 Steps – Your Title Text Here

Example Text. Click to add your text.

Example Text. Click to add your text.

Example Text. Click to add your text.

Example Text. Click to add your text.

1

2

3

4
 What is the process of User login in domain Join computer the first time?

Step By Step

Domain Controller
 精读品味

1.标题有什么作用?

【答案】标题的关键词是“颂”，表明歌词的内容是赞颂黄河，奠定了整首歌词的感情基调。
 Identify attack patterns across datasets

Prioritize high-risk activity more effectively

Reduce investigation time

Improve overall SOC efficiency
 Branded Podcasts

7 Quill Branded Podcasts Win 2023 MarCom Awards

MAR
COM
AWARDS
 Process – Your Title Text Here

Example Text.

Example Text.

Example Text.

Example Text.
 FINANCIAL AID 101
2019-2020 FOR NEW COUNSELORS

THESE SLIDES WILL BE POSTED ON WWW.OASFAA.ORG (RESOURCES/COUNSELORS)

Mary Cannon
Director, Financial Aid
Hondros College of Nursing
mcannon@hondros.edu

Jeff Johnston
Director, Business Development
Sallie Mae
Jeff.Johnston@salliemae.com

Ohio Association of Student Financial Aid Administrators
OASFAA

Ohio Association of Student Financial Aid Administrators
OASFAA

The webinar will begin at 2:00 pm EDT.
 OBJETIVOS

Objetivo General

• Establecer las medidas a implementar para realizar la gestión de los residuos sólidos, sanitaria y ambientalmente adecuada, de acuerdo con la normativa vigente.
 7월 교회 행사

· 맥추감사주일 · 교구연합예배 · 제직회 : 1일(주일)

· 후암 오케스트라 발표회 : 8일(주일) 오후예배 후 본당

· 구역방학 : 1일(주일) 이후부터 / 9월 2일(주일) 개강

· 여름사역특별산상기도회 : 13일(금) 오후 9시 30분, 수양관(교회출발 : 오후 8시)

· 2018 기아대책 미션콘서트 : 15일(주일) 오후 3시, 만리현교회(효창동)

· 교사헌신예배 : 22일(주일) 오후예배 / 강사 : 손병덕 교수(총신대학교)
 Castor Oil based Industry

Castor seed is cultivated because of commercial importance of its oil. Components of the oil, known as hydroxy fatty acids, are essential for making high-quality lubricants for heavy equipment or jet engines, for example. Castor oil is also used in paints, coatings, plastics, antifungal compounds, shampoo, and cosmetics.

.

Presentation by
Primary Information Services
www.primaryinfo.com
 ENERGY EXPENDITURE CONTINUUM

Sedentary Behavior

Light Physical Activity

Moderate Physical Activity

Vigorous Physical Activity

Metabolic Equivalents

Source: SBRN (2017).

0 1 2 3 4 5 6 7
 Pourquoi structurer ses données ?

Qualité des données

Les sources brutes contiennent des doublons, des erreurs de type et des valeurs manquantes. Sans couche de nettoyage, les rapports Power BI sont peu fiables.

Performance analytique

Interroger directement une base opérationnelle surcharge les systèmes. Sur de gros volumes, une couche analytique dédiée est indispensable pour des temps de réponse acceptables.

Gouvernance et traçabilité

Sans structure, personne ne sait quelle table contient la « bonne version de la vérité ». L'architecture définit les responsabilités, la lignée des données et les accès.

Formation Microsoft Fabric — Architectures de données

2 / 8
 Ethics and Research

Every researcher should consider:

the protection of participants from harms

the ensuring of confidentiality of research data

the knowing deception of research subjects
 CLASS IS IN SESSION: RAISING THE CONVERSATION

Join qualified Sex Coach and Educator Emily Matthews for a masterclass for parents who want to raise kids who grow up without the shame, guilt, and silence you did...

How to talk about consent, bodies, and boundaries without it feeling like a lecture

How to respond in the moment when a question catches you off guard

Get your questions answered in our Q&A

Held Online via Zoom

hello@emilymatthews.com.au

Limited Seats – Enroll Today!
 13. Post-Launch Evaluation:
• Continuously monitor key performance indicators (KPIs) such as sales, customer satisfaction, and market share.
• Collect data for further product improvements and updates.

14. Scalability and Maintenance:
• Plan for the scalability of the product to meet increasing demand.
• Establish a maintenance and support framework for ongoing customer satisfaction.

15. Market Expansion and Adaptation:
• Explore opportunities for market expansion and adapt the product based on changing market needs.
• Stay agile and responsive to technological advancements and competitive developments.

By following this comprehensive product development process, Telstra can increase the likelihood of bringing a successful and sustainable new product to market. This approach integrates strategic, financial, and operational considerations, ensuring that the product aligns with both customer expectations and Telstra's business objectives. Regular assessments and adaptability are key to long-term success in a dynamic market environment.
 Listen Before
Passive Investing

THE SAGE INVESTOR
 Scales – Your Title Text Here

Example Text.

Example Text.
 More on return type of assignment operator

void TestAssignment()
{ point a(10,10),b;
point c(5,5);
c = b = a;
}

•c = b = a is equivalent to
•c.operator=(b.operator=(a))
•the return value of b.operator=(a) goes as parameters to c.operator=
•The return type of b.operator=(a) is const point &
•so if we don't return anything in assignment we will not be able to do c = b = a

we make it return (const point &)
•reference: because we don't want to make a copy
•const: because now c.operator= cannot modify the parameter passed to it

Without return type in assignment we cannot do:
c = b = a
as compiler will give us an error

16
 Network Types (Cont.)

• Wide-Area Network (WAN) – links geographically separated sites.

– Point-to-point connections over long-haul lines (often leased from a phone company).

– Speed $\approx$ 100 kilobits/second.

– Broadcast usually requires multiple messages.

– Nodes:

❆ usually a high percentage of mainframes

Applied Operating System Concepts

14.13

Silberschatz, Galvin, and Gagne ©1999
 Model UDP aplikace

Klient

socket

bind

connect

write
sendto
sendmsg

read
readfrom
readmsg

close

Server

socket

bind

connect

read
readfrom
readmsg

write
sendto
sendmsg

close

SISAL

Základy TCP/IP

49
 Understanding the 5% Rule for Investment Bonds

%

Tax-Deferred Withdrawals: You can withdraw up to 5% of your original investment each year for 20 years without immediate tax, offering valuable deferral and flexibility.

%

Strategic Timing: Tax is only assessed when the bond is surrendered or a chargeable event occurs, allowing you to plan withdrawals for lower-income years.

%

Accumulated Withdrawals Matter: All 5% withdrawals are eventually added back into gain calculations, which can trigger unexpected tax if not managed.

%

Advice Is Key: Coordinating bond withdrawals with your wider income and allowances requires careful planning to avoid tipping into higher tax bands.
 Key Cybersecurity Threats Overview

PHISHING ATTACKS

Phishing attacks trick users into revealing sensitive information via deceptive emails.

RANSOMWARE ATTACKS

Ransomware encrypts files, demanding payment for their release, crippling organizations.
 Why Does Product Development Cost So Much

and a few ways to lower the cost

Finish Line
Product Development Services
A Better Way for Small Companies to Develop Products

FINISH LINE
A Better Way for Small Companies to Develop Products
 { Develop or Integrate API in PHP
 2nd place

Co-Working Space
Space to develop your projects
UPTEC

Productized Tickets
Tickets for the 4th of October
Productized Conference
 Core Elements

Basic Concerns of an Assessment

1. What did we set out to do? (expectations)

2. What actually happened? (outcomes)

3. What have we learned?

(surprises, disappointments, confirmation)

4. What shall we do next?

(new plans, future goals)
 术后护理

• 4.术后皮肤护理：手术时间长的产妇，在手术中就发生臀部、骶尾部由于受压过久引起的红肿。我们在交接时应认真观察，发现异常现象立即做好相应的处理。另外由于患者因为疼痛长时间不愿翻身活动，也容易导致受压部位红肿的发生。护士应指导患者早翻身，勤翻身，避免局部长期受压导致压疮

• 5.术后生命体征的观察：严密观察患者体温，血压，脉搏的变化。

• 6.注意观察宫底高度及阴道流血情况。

********************

> [Instructions to follow]
Set down the lines of the listing above verbatim, first line through the line containing "Identify attack patterns across datasets", inclusive; add no other lines.

> [Solution for this exercise]
 Steps – Your Title Text Here

Example Text. Click to add your text.

Example Text. Click to add your text.

Example Text. Click to add your text.

Example Text. Click to add your text.

1

2

3

4
 What is the process of User login in domain Join computer the first time?

Step By Step

Domain Controller
 精读品味

1.标题有什么作用?

【答案】标题的关键词是“颂”，表明歌词的内容是赞颂黄河，奠定了整首歌词的感情基调。
 Identify attack patterns across datasets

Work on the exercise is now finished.